## Activity
Line by line, retype the material with nothing left out.

## Records to use
•••
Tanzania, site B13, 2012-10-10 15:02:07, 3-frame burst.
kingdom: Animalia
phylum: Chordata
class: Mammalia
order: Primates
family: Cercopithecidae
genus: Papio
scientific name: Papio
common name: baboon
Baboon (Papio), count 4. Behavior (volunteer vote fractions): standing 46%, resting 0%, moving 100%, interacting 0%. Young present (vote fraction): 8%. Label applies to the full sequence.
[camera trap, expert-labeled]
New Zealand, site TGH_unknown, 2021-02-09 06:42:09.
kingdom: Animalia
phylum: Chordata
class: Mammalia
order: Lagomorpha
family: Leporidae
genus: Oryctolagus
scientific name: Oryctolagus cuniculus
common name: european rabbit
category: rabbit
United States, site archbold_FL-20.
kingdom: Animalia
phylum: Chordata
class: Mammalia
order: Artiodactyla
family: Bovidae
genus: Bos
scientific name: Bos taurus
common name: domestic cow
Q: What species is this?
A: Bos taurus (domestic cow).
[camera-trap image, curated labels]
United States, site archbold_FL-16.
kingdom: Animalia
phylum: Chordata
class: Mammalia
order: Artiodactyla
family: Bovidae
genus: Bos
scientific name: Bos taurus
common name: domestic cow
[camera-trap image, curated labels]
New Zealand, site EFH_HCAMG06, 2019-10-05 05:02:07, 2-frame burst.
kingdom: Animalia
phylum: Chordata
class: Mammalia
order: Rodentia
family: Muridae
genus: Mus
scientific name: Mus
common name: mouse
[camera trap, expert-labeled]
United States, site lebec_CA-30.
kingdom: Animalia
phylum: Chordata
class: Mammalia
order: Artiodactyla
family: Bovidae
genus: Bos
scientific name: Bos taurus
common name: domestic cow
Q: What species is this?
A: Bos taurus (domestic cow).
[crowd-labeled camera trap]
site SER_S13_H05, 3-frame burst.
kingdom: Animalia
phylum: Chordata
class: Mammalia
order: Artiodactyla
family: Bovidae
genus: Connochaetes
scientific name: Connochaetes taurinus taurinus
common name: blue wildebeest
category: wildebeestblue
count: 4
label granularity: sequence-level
•••
## Solved exercise
Tanzania, site B13, 2012-10-10 15:02:07, 3-frame burst.
kingdom: Animalia
phylum: Chordata
class: Mammalia
order: Primates
family: Cercopithecidae
genus: Papio
scientific name: Papio
common name: baboon
Baboon (Papio), count 4. Behavior (volunteer vote fractions): standing 46%, resting 0%, moving 100%, interacting 0%. Young present (vote fraction): 8%. Label applies to the full sequence.
[camera trap, expert-labeled]
New Zealand, site TGH_unknown, 2021-02-09 06:42:09.
kingdom: Animalia
phylum: Chordata
class: Mammalia
order: Lagomorpha
family: Leporidae
genus: Oryctolagus
scientific name: Oryctolagus cuniculus
common name: european rabbit
category: rabbit
United States, site archbold_FL-20.
kingdom: Animalia
phylum: Chordata
class: Mammalia
order: Artiodactyla
family: Bovidae
genus: Bos
scientific name: Bos taurus
common name: domestic cow
Q: What species is this?
A: Bos taurus (domestic cow).
[camera-trap image, curated labels]
United States, site archbold_FL-16.
kingdom: Animalia
phylum: Chordata
class: Mammalia
order: Artiodactyla
family: Bovidae
genus: Bos
scientific name: Bos taurus
common name: domestic cow
[camera-trap image, curated labels]
New Zealand, site EFH_HCAMG06, 2019-10-05 05:02:07, 2-frame burst.
kingdom: Animalia
phylum: Chordata
class: Mammalia
order: Rodentia
family: Muridae
genus: Mus
scientific name: Mus
common name: mouse
[camera trap, expert-labeled]
United States, site lebec_CA-30.
kingdom: Animalia
phylum: Chordata
class: Mammalia
order: Artiodactyla
family: Bovidae
genus: Bos
scientific name: Bos taurus
common name: domestic cow
Q: What species is this?
A: Bos taurus (domestic cow).
[crowd-labeled camera trap]
site SER_S13_H05, 3-frame burst.
kingdom: Animalia
phylum: Chordata
class: Mammalia
order: Artiodactyla
family: Bovidae
genus: Connochaetes
scientific name: Connochaetes taurinus taurinus
common name: blue wildebeest
category: wildebeestblue
count: 4
label granularity: sequence-level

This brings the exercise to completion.